Auf seinem Blog beider österreichischen Zeitung Der Standard analysiert Saami Maani in einem sehr lesenswerten Beitrag die Hintergründe der jüngsten Eskalation zwischen den USA und dem Iran:

Was will Trump mit seinem Säbelrasseln gegen Teheran aber eigentlich erreichen? Krieg und regime change? Betrachten wir seine bisherige politische Performance, fällt es schwer, Trump als Kriegstreiber zu etikettieren. Im Präsidentschaftswahlkampf hatte er den Irakkrieg als "dicken, fetten Fehler bezeichnet" und seine Rivalin Hillary Clinton beschuldigt, als Obamas Außenministerin die USA in Kriege mit Syrien und Libyen verwickelt zu haben. Er selbst, so Trump, würde niemals amerikanische Soldaten in unnötigen Kriegen verheizen – und traf damit offenbar die Stimmung der Wähler. Militärinterventionen sind bei der US-Bevölkerung äußerst unbeliebt. Das weiß Trump, der in den nächsten Tagen seine Kandidatur für die Präsidentenwahl 2020 bekanntgeben wird, sehr genau.

Ein regime change im Iran steht nicht auf der Wunschliste Trumps – sondern auf jener der überwiegenden Mehrheit der Iraner.
 

Säbelrasseln sollten wir daher nicht als Kriegsvorbereitung missverstehen. Er scheint es vielmehr darauf angelegt zu haben, wie schon im Konflikt mit Nordkorea, maximalen Druck aufzubauen, um Teheran zu Verhandlungen zu zwingen, aus denen er – der sich als grandiosen deal maker imaginiert – das Beste für die USA herauszuholen hofft: Eine Islamische Republik, die sich, Pompeos zwölf Punkte umfassenden Katalog entsprechend, außenpolitisch "normal" verhält. Sprich ihre Milizen aus Syrien abzieht, die Feindschaft gegen Israel aufgibt, die Entwicklung atomwaffenfähiger Raketen beendet, terroristischen Gruppen, wie der Hisbollah oder der Hamas, keine Raketen mehr zur Verfügung zu stellt und anderes mehr. (...)

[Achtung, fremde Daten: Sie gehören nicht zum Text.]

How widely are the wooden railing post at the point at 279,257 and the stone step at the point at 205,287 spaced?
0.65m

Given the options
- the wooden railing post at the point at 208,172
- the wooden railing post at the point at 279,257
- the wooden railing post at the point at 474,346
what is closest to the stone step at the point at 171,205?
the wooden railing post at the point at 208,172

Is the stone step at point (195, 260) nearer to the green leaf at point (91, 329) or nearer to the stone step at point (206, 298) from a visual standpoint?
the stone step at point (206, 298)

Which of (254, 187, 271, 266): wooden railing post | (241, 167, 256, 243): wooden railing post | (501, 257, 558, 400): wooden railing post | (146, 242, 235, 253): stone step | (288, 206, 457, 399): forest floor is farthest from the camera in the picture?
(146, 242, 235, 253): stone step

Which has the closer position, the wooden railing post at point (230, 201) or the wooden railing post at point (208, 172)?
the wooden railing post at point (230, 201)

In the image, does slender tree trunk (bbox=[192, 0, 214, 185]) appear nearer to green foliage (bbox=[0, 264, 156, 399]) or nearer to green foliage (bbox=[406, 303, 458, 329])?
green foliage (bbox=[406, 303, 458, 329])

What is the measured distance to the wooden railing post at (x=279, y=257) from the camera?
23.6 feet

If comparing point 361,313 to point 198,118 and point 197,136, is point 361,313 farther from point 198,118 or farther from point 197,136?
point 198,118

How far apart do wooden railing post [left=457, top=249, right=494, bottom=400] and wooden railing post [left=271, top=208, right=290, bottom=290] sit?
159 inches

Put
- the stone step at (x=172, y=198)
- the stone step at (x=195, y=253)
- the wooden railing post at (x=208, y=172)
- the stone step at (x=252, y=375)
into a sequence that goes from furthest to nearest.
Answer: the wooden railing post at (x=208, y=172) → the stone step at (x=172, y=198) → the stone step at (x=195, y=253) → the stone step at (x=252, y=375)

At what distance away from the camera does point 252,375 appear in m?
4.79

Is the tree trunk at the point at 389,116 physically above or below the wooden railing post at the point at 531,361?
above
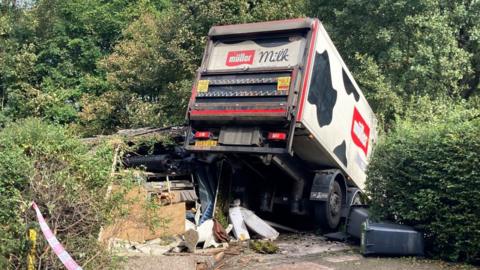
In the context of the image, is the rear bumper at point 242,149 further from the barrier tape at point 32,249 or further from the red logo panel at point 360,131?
the barrier tape at point 32,249

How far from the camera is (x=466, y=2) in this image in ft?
49.9

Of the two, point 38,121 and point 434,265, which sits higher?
point 38,121

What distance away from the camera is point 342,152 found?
1090 cm

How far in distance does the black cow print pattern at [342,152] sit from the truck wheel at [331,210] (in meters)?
0.51

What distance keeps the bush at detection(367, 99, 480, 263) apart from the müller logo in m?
2.94

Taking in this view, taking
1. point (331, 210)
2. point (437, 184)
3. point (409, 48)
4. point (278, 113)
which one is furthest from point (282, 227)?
point (409, 48)

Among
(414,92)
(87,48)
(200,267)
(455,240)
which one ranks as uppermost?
(87,48)

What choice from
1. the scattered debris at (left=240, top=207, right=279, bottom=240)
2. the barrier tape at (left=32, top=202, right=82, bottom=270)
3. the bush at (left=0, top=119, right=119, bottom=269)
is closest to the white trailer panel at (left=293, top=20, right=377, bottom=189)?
the scattered debris at (left=240, top=207, right=279, bottom=240)

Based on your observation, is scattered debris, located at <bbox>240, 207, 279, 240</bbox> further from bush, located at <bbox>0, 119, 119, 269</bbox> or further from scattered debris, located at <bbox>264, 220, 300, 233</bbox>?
bush, located at <bbox>0, 119, 119, 269</bbox>

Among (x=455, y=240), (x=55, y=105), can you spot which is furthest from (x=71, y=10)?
(x=455, y=240)

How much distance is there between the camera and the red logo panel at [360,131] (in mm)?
11539

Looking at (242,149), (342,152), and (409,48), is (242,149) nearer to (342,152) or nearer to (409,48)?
(342,152)

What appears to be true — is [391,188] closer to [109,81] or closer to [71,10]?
[109,81]

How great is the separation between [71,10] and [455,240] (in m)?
22.7
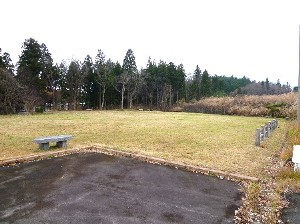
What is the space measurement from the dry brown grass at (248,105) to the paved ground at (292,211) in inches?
1108

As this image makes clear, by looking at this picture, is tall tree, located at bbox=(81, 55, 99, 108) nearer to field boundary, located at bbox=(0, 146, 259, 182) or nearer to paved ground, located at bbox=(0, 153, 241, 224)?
field boundary, located at bbox=(0, 146, 259, 182)

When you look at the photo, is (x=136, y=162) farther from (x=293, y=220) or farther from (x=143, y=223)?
(x=293, y=220)

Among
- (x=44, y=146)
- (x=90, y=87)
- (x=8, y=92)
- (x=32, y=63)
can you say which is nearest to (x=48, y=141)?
(x=44, y=146)

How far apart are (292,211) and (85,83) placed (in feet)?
153

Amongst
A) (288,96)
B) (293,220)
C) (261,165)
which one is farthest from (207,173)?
(288,96)

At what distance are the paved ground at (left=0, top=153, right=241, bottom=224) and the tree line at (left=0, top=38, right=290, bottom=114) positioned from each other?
90.0 feet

Bei der Frage nach Trumps Motiven hatten wir "regime change" und Krieg in einem Atemzug genannt. Das entspricht der – nach den Erfahrungen in Afghanistan und im Irak – weit verbreiteten Vorstellung von der fixen Verknüpfung dieser beiden Kategorien. Krieg heißt aber nicht in jedem Fall Invasion, Besetzung und "regime change". Sollte es etwa, entgegen den Absichten Trumps, zu einem Krieg aus Versehen kommen, wäre dieser wohl ein begrenzter. "Ein bisschen Krieg" ("Die Zeit"), sprich punktuelle Bombardements von militärischen und zivilen Einrichtungen, hätte aber aller Wahrscheinlichkeit nach keinen "regime change" zur Folge. Sondern, im Gegenteil, eine Stärkung des Regimes im Inneren und nach Außen: Als Opfer einer amerikanischen Aggression könnte Teheran mit der Solidarität nicht nur der islamischen Welt rechnen. (...)

Ein regime change im Iran steht nicht auf der Wunschliste Trumps – sondern auf jener der überwiegenden Mehrheit der Iraner. Dessen ungeachtet sieht manch ein Regimegegner in Trump – laut Navid Jamshidi, dem Chefredakteur des Teheraner Online-Magazins Asia der beliebteste US-Präsident in der Geschichte Irans – eine Art Messias, der den Iran vom klerikalen Regime erlösen wird. Detail am Rande: Gemäß der Verfassung der Islamischen Republik ist das "wahre Staatsoberhaupt" des Irans der verborgene zwölfte Imam – der schiitische Messias.